▶ Provided material:
= = =
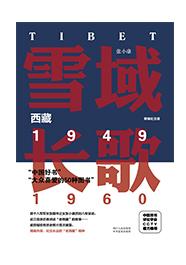 雪域长歌:西藏1949—1960(精编纪念版)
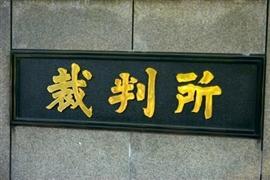 NHKスペシャルの「差別的表現」は違法 「高裁逆転判決」のポイントは?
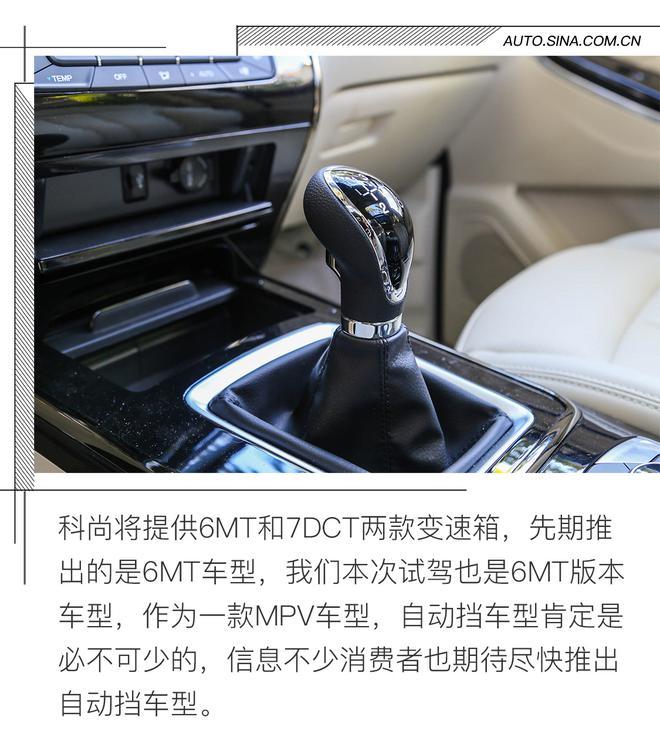 内在更有料!欧尚MPV车型—科尚体验试驾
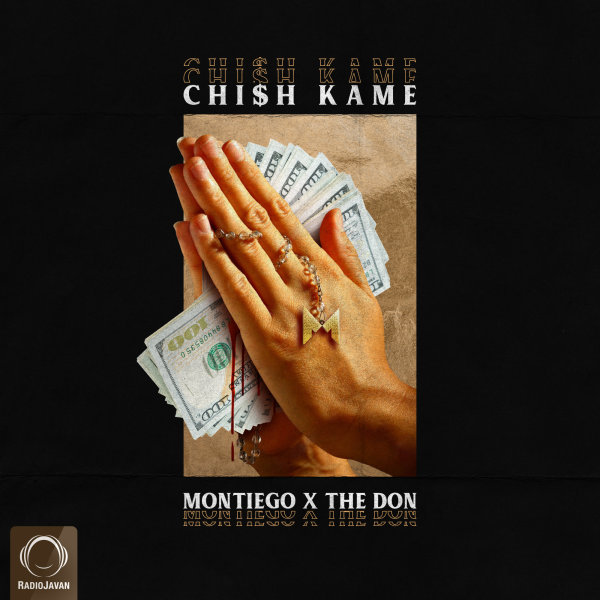 The Don & Montiego - Chish Kame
= = =
▶ To do:
Write out the whole listing exactly, with no pictures.

▶ Response:
 雪域长歌:西藏1949—1960(精编纪念版)
 NHKスペシャルの「差別的表現」は違法 「高裁逆転判決」のポイントは?
 内在更有料!欧尚MPV车型—科尚体验试驾
 The Don & Montiego - Chish Kame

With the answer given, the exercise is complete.